**What to do**
Rewrite all of the data below, swapping "soccer ball" for "football" and leaving everything else unchanged. Omit the pictures from your answer.

**Recorded data**

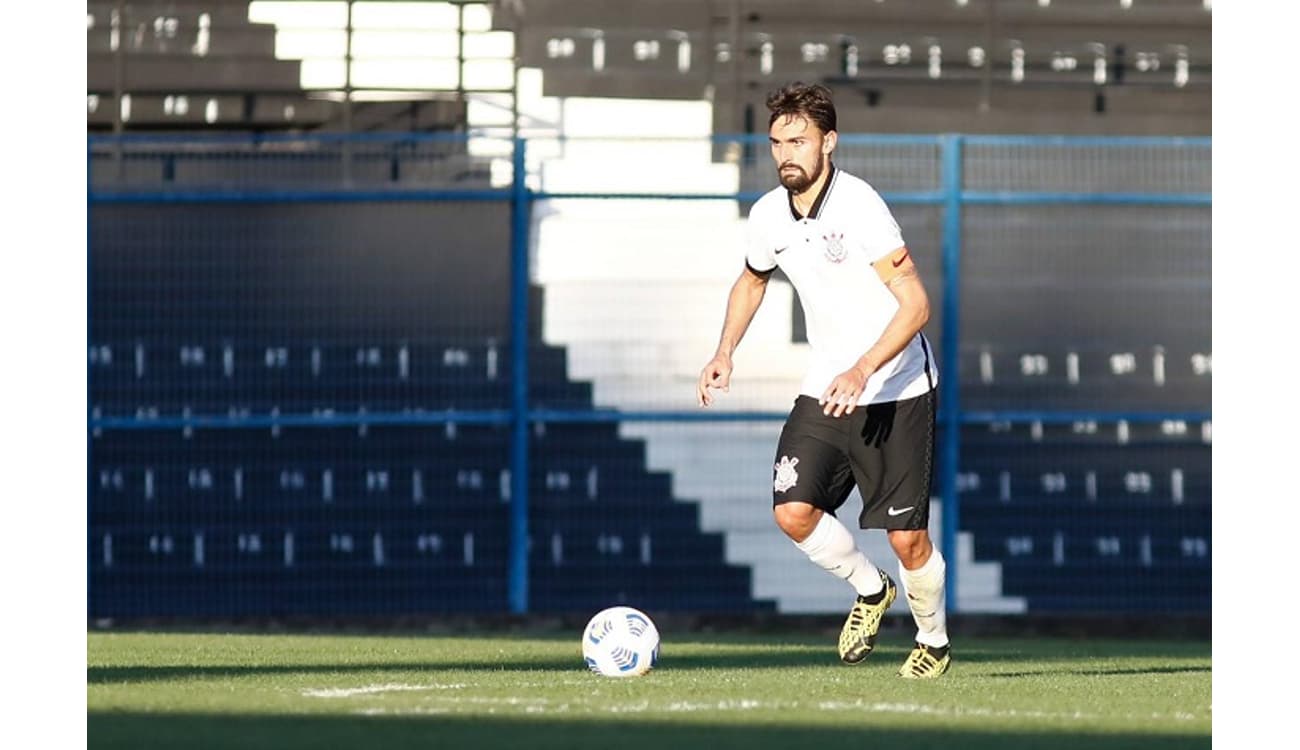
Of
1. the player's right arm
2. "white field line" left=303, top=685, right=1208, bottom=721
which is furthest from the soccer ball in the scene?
"white field line" left=303, top=685, right=1208, bottom=721

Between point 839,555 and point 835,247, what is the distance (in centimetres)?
110

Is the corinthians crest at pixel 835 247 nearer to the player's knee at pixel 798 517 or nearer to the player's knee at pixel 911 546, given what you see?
the player's knee at pixel 798 517

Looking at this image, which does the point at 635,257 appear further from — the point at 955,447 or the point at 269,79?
the point at 269,79

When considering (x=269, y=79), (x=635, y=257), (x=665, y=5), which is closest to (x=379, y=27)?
(x=269, y=79)

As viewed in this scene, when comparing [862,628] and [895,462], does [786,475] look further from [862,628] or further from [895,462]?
[862,628]

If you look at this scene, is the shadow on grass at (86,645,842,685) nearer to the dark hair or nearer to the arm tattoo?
the arm tattoo

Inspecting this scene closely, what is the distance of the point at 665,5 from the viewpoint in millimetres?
17812

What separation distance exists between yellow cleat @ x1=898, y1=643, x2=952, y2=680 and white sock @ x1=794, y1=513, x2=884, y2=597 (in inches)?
10.6

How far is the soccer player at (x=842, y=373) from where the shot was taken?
865 centimetres

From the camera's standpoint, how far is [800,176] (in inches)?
340

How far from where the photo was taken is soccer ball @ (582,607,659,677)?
902cm

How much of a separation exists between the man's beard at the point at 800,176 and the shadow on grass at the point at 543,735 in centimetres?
217

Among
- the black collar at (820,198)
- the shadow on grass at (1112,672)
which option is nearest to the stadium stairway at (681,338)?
the shadow on grass at (1112,672)
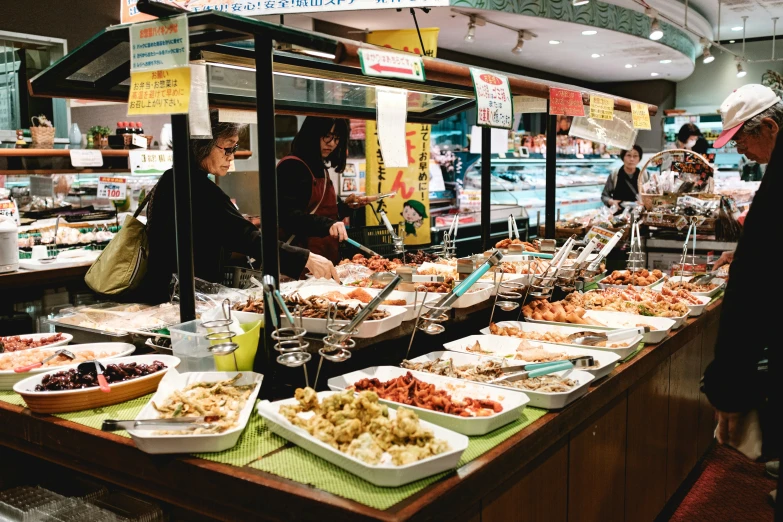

**Reply**
Of
1. the player's right arm
2. "white field line" left=303, top=685, right=1208, bottom=721
which is furthest from the football in the scene?
"white field line" left=303, top=685, right=1208, bottom=721

Between point 839,555 and point 835,247, what is the distance (in centimetres)?
110

Is the corinthians crest at pixel 835 247 nearer to the player's knee at pixel 798 517 or nearer to the player's knee at pixel 911 546, given what you see?
the player's knee at pixel 798 517

Looking at this image, which does the point at 635,257 appear further from — the point at 955,447 or the point at 269,79?
the point at 269,79

When considering (x=269, y=79), (x=635, y=257), (x=665, y=5), which is closest to (x=379, y=27)?
(x=269, y=79)

As viewed in this scene, when comparing [862,628] and [895,462], does [786,475] look further from [862,628] or further from [895,462]?
[862,628]

If you look at this scene, is the shadow on grass at (86,645,842,685) nearer to the dark hair or nearer to the arm tattoo?
the arm tattoo

Inspecting this scene closely, what is the distance of the point at 665,5 from the viewpoint in millimetres?
17812

What separation distance exists between yellow cleat @ x1=898, y1=643, x2=952, y2=680 and white sock @ x1=794, y1=513, x2=884, y2=597 (in inches)?
10.6

How far is the soccer player at (x=842, y=373) from where the shot was taken?
865 centimetres

From the camera's standpoint, how far is [800,176] (in inches)?
340

How far from where the photo was taken is football @ (582,607,659,677)?
902cm

How much of a separation exists between the man's beard at the point at 800,176 and the shadow on grass at the point at 543,735 in centimetres?
217

Among
- the black collar at (820,198)
- the shadow on grass at (1112,672)
which option is nearest to the stadium stairway at (681,338)?
the shadow on grass at (1112,672)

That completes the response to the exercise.